### Source data
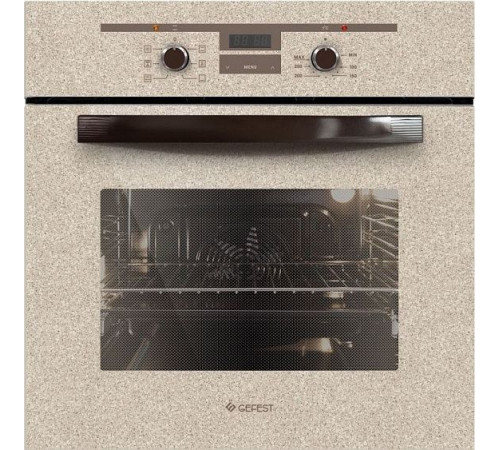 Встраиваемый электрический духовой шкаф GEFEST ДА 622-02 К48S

==

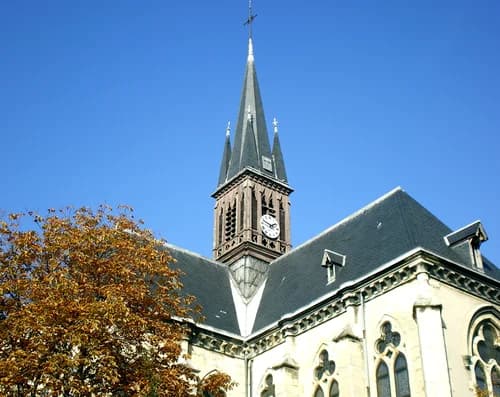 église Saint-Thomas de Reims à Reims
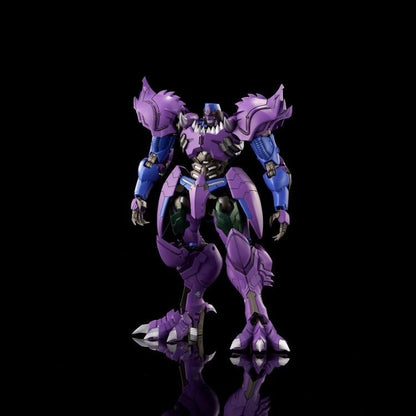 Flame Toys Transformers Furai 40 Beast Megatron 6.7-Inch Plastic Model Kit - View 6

### Assigned task
No picture is to be printed. Output exactly the lines above from the line containing "église Saint-Thomas de Reims à Reims" through the line containing "Flame Toys Transformers".

### Response area
 église Saint-Thomas de Reims à Reims
 Flame Toys Transformers Furai 40 Beast Megatron 6.7-Inch Plastic Model Kit - View 6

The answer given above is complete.